Source excerpt
○ ○ ○ ○

Since I am no longer a professor in the classroom, this blog is changing focus. (I may at some future date change platforms, too, but not yet). I am now (as of May 2019) playing around with the idea of using this blog as a place to talk about the struggles of writing creatively. Those of you who have been following (or dipping in periodically) know that I've already been doing a little of that, but now the change is official. I don't write every day--yet--so I won't post to the blog every day--yet. But please do check in from time to time, if you're interested in this new phase in my life.


Hi! And you are...?

I am interested to see the fluctuation in my readers--but I don't know who is reading the blog, how you found it, and why you find it interesting. I'd love to hear from you! Please feel free to use the "comment" box at the end of any particular post to let me know what brought you to this page--and what keeps you coming back for more (if you do).





Tuesday, November 15, 2011

F-Bomb!

I dropped one in class today. I hesitated for a second (should I? which expletive? Oh, go for it), and then said I was going to "fucking force" them to read and understand the novel. We hardly got a chance to talk about it today: they were freaking out about their proposals and about their reading journals and about everything, resisting resisting resisting. But I was not in a sweet and nurturing mood (the real Dr. P is showing her stripes), so, wham. Right between the eyes.

The reaction was funny to observe. One student had started the class sitting to one side of me (the desks being arranged in a vaguely circle-esque manner); when I got into a more in-depth answer to her questions about the topic, she moved to sit almost directly in front of me. When I dropped the F-bomb, she burst out laughing but got up and moved back to her original chair--out of the line of fire. Most of the students laughed, not without a fair measure of shock; one or two remained sullen and otherwise expressionless. But it certainly got their attention. BYM came to the office after class and mentioned how surprised he'd been (perhaps I shattered an illusion he has about my decorum?)--but he acknowledged my reasons for frustration.

○ ○ ○ ○

Reproduce verbatim the stretch of the blog excerpt from "I am interested" through "(if you do).". The data after this point has no connection to the blog excerpt.

○ ○ ○ ○

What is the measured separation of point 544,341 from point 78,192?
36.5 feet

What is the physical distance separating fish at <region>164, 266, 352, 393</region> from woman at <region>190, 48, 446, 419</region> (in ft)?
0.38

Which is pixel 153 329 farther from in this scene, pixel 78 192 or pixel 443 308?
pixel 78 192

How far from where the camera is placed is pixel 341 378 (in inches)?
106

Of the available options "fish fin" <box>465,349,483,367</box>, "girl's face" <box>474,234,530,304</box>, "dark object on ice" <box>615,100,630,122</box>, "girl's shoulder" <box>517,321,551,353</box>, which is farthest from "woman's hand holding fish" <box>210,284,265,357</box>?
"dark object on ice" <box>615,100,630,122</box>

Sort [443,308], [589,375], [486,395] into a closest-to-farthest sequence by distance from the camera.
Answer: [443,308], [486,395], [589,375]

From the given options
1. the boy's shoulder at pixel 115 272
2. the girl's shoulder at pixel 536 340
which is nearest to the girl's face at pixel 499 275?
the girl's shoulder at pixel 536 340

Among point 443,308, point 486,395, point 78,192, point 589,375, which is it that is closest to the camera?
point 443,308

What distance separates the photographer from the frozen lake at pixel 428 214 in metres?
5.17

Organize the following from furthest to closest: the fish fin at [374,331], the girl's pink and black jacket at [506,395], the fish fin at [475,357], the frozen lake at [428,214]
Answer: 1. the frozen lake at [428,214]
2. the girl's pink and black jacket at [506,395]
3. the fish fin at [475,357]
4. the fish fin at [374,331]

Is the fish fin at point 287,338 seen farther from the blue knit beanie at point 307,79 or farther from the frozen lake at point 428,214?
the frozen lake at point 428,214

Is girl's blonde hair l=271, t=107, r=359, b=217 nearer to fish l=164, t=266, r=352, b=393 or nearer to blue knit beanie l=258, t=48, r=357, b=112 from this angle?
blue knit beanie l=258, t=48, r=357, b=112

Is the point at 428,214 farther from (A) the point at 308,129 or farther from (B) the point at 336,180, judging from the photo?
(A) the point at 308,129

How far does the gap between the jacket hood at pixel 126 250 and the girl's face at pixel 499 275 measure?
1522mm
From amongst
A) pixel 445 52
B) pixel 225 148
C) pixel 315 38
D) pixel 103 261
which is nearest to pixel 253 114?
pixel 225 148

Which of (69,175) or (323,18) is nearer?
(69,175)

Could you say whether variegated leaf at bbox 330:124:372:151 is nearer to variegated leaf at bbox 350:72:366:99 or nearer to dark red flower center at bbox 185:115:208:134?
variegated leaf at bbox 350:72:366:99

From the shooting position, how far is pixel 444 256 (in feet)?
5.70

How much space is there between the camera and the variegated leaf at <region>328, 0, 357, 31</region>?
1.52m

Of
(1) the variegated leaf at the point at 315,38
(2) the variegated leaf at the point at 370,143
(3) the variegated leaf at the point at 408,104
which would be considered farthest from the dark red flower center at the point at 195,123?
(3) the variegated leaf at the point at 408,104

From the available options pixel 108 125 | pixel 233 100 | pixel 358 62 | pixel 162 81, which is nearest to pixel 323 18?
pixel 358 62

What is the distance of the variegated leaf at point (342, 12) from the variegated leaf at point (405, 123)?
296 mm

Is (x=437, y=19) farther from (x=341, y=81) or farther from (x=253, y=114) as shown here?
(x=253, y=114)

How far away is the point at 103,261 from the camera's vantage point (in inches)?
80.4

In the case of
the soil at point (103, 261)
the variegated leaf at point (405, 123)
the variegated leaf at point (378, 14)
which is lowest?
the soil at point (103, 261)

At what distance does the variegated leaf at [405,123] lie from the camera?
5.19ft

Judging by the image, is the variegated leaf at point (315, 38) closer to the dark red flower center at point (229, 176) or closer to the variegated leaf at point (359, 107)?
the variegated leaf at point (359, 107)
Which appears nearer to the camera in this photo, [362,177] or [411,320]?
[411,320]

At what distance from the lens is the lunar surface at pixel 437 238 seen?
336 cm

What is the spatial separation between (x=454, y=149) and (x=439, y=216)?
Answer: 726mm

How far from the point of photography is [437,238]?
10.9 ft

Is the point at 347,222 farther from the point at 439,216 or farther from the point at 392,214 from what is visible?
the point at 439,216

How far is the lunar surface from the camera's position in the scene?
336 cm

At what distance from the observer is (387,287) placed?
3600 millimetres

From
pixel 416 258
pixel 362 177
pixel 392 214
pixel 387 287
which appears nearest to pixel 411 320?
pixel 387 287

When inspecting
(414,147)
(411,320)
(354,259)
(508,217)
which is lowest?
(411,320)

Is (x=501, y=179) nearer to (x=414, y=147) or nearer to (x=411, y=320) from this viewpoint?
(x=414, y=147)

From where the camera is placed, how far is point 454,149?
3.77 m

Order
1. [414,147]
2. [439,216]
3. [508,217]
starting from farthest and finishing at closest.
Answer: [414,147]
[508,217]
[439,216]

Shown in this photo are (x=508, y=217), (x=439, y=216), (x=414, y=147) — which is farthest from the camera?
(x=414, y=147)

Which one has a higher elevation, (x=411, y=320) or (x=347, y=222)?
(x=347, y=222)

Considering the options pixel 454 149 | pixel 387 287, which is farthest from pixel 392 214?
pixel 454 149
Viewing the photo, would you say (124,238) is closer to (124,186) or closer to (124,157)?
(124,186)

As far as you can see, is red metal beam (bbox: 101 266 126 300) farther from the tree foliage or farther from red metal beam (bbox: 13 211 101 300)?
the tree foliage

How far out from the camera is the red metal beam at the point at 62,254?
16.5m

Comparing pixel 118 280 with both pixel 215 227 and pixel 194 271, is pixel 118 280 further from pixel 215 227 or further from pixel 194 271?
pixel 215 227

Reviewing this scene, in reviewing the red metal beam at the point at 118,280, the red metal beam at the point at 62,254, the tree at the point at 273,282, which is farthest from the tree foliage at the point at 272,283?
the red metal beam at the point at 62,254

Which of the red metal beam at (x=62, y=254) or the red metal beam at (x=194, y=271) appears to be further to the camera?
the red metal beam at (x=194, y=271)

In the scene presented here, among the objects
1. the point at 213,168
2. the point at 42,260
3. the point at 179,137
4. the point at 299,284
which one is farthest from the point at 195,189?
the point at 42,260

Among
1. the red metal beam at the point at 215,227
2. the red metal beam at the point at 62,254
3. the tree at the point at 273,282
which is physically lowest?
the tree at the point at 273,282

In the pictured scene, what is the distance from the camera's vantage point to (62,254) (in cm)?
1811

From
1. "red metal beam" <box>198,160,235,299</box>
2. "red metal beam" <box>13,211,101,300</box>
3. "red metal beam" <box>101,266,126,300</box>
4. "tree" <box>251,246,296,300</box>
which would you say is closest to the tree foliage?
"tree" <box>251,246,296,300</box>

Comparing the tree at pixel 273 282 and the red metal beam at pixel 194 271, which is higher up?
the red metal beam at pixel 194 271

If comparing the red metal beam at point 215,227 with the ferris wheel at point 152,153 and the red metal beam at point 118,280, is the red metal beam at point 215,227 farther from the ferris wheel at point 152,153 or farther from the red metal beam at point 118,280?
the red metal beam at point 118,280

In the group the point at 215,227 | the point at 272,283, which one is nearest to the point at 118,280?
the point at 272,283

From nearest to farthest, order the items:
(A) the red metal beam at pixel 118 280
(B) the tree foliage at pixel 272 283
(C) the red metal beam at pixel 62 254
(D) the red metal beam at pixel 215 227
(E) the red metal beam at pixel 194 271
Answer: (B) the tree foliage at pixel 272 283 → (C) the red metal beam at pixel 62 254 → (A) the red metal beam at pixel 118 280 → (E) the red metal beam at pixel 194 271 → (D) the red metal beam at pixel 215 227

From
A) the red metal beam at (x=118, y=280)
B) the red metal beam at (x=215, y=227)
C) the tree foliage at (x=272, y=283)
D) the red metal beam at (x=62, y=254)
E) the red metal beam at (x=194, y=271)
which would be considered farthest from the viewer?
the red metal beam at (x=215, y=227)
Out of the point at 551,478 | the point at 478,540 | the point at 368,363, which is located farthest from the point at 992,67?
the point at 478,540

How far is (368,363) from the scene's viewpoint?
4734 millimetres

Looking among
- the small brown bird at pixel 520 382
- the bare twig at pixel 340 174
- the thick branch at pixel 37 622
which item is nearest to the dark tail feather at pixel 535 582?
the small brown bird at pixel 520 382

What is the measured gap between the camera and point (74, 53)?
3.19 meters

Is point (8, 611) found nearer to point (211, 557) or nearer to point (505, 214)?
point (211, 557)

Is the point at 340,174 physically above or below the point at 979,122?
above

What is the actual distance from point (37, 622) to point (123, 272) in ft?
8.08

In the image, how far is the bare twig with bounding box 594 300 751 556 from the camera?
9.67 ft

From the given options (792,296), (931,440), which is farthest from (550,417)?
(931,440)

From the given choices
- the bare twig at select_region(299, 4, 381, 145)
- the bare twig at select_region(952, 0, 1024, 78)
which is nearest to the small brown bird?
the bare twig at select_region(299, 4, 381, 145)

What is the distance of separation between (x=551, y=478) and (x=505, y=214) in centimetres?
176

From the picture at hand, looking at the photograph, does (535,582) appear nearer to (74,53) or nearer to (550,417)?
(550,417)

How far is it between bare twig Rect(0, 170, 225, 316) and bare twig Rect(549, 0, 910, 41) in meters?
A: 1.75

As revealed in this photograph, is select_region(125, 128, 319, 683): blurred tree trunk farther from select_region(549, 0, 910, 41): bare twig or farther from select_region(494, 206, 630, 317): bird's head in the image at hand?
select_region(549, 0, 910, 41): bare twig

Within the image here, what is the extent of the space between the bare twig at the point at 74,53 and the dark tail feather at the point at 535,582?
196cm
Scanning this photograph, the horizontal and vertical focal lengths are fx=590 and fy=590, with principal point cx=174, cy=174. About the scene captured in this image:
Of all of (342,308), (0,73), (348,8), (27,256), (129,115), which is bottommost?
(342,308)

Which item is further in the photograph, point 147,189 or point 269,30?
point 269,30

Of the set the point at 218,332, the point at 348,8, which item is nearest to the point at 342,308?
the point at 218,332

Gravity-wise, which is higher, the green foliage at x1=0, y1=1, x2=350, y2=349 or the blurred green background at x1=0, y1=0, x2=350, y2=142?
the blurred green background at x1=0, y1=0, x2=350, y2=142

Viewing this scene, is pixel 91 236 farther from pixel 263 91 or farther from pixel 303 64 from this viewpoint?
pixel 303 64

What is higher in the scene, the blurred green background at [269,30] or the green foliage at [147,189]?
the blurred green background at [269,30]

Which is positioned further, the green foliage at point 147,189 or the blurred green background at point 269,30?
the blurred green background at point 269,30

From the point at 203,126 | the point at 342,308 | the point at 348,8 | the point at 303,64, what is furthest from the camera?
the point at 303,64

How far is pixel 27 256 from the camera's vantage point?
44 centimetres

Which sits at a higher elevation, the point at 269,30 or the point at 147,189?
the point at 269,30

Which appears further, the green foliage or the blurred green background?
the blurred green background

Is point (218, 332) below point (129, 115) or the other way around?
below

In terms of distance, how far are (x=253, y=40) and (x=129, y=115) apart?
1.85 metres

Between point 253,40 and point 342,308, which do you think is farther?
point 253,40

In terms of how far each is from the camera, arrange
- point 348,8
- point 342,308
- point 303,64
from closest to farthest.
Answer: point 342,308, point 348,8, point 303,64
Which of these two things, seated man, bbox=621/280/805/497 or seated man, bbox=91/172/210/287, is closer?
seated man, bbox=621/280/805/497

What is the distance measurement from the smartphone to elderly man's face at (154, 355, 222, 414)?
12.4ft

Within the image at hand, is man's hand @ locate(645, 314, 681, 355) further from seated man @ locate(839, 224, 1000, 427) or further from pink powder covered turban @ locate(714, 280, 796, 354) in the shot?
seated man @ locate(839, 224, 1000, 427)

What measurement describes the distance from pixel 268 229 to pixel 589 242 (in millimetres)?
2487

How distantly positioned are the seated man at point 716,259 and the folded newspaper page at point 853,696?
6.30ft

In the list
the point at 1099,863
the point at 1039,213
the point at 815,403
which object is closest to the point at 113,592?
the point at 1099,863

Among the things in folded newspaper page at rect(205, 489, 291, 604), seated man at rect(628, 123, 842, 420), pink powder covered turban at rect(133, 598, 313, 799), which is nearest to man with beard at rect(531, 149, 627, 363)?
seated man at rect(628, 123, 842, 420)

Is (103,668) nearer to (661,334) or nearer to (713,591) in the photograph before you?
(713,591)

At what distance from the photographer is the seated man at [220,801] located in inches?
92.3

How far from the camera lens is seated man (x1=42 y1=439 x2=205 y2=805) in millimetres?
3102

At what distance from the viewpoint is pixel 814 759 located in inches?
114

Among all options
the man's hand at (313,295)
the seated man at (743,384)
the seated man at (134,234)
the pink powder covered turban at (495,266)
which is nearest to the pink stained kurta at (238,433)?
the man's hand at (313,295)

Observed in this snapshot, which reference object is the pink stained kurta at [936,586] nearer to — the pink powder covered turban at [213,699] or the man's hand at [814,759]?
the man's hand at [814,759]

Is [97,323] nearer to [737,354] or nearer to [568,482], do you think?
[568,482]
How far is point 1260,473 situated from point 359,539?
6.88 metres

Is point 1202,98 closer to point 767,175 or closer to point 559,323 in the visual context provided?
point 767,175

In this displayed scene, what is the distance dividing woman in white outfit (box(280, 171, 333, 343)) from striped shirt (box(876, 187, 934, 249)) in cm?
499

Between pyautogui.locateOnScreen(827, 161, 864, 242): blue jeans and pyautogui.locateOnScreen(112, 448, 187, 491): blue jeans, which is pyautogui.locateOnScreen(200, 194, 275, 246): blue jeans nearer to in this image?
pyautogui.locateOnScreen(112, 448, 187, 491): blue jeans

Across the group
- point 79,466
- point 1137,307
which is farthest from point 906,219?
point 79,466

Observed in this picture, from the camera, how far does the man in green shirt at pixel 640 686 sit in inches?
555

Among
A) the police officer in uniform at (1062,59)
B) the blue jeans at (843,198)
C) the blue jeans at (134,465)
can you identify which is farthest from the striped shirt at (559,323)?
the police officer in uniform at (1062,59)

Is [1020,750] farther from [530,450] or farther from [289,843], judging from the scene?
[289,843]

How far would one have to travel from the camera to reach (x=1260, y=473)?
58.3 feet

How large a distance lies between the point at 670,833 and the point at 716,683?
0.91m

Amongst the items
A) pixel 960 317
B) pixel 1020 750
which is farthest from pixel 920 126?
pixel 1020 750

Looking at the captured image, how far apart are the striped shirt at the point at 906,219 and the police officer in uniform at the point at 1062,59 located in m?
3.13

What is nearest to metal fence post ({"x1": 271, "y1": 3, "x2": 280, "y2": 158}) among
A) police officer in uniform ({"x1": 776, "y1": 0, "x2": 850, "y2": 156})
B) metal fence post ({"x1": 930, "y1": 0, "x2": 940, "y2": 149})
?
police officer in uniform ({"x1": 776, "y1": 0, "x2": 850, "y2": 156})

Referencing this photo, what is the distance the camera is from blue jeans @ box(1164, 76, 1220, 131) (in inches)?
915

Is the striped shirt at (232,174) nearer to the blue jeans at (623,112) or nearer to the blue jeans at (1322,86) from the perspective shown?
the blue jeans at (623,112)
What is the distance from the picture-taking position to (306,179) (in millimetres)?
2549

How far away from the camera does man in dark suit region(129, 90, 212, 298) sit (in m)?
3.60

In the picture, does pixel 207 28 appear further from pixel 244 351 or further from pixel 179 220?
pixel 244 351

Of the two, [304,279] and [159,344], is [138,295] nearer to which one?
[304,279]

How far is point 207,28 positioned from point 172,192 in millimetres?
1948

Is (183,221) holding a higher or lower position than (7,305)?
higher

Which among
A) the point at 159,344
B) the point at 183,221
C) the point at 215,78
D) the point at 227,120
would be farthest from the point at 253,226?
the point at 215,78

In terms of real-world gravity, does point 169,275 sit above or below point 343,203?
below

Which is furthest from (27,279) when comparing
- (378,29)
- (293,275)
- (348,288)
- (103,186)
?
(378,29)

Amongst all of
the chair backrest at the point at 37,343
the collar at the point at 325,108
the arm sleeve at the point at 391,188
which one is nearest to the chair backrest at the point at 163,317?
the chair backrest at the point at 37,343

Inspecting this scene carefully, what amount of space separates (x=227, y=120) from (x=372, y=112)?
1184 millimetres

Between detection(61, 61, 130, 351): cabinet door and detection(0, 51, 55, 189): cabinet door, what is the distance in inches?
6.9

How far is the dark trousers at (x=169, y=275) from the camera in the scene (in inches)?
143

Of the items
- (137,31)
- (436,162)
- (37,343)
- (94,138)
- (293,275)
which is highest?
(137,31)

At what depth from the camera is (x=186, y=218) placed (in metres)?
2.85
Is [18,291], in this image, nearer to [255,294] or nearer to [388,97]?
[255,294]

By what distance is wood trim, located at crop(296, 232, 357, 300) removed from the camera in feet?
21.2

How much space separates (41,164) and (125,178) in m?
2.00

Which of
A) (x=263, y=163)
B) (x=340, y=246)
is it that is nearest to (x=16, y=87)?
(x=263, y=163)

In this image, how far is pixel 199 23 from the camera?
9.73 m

○ ○ ○ ○

The response
I am interested to see the fluctuation in my readers--but I don't know who is reading the blog, how you found it, and why you find it interesting. I'd love to hear from you! Please feel free to use the "comment" box at the end of any particular post to let me know what brought you to this page--and what keeps you coming back for more (if you do).